Texto selecionado:
Pantanal: A beleza dos animais, a força do turismo e papel da mídia na conservação

Encontro dos turistas e animais são o carro-chefe do turismo e molda expectativa dos visitantes

Denise Soares

Pantanal: A beleza dos animais, a força do turismo e papel da mídia na conservação

Foto: Arte: Leiagora / Foto: Arquivo pessoal

Assuntos que envolvem o Pantanal estão sempre vindo à tona na mídia, em novelas e entrevistas. O bioma que ocupa parte da região Centro-Oeste do Brasil, nos estados do Mato Grosso e do Mato Grosso do Sul, próxima às fronteiras com a Bolívia e o Paraguai, atrai milhares de pessoas para o turismo de contemplação.

Mas qual a importância do Pantanal no turismo e qual o papel das pessoas e da mídia? Não há como negar: existe algum animal mais bonito do que uma onça-pintada ou mais encantador que uma ave sobrevoando os rios pantaneiros?

Para falar sobre esse tema, o Leiagora conversou com a pesquisadora e professora de jornalismo na Universidade do Estado de Mato Grosso (Unemat), Eveline Teixeira Baptistella.

Leia a entrevista na íntegra:    
  
Leiagora Você tem uma vasta experiência com o Pantanal. Em uma delas, fala sobre a contribuição dos animais no turismo mato-grossense. Fale um pouco sobre isso.

[Registros de perguntas sobre cenas]
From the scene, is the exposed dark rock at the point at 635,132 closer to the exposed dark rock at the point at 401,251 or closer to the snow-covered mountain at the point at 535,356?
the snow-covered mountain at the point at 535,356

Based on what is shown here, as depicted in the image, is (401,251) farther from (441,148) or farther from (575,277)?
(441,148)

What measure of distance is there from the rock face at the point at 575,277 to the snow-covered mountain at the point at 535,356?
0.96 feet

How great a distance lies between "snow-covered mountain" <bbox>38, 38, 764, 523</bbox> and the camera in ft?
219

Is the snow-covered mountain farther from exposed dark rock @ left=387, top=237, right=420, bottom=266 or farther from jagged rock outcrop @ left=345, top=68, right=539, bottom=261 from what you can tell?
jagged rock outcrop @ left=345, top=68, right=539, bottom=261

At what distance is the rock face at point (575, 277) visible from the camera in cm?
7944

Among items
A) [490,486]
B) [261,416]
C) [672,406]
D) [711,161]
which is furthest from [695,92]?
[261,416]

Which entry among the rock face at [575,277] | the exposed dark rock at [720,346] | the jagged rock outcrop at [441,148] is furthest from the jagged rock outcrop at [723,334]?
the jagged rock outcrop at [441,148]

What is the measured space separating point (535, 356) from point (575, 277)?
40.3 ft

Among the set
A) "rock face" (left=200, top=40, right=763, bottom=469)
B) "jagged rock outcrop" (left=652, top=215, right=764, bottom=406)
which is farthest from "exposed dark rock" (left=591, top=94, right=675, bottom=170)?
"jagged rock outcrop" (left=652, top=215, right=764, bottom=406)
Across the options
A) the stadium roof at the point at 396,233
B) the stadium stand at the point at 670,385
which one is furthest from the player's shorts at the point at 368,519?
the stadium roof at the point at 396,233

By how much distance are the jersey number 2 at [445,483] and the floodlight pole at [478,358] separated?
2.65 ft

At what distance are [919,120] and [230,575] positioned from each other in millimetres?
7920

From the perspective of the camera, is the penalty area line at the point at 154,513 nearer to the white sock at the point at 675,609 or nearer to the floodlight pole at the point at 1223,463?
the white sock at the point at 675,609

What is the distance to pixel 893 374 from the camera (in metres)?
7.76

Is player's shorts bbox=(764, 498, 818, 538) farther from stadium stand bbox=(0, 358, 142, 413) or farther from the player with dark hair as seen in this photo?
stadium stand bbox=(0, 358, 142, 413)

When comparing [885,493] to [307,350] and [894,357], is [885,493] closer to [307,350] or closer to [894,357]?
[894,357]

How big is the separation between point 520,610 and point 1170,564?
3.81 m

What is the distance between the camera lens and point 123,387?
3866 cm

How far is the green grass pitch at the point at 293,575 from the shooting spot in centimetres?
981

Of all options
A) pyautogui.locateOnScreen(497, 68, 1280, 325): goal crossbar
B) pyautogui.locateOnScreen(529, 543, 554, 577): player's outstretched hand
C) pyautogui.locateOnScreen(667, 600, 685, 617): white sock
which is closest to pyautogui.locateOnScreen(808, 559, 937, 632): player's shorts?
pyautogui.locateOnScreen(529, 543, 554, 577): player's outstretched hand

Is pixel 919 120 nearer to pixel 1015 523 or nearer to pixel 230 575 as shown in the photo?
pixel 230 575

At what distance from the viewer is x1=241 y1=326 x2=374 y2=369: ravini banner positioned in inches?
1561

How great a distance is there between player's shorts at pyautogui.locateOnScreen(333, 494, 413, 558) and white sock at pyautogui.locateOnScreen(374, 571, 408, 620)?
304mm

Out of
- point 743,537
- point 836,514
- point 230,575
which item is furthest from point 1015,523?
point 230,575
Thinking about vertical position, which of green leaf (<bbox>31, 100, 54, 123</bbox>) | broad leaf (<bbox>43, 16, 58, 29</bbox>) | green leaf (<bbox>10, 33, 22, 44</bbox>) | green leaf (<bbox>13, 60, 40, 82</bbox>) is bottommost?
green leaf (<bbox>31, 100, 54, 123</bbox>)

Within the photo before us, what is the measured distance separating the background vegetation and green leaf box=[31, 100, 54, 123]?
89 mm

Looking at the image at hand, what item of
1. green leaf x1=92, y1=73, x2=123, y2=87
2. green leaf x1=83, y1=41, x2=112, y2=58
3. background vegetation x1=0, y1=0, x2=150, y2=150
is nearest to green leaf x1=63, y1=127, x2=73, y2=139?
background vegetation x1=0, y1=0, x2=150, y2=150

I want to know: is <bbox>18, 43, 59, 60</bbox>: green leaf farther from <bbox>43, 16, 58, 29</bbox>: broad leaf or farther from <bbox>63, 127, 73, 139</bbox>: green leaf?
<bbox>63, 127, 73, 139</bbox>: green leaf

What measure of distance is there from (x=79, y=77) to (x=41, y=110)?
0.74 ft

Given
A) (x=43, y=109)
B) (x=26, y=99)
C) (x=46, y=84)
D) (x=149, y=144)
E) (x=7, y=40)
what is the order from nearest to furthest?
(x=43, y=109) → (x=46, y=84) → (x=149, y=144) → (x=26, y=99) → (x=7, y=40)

As tarefas:
#1 Com base no texto sobre o Pantanal, responda:
(a) Em quais estados brasileiros o bioma está situado?
(b) Perto das fronteiras com quais países ele fica?
(c) Em que universidade a pesquisadora entrevistada pelo Leiagora leciona jornalismo?
#2 Edite o trecho do texto sobre o Pantanal que se abre com as palavras "Leia a entrevista" e se fecha com "pouco sobre isso.", substituindo "vasta experiência" por "longa experiência".
#3 Retome o texto sobre o Pantanal a partir do ponto em que ele para e dê continuidade a ele.

Resultados por tarefa:
#1
(a) Mato Grosso e Mato Grosso do Sul.
(b) Bolívia e Paraguai.
(c) Na Universidade do Estado de Mato Grosso (Unemat).

#2
Leia a entrevista na íntegra:    
  
Leiagora Você tem uma longa experiência com o Pantanal. Em uma delas, fala sobre a contribuição dos animais no turismo mato-grossense. Fale um pouco sobre isso.

#3
Eveline Baptistella - Venho desenvolvendo a pesquisa sobre as relações entre nós, humanos, e os outros animais já há uma década e o objetivo do trabalho no Pantanal foi investigar a representação dos animais na mídia e como isso impacta o turismo na região. A pesquisa foi dividida em três etapas. Analisei documentários audiovisuais nacionais e internacionais sobre o bioma. Depois, elaborei um levantamento sobre a publicidade dos hotéis. Por fim, fiz uma pesquisa etnográfica na região de Poconé e Porto Jofre, acompanhando turistas do mundo todo, em diversas atividades. Os encontros com animais são o carro-chefe do turismo e foi possível verificar como a mídia molda as expectativas dos visitantes. Eles já têm um Pantanal criado na cabeça e buscam repetir experiências que viram em filmes, reportagens, postagens de redes sociais e propagandas. Quando um animal aparece de forma positiva, seja na publicidade, seja na imprensa, isso se reflete numa rede de proteção ampliada, pois a espécie passa a ser valorizada como atrativo turístico – ou seja, contribui economicamente para o setor.

Leiagora – Quais são esses animais e de que forma eles estimulam o turismo? É bom ou ruim?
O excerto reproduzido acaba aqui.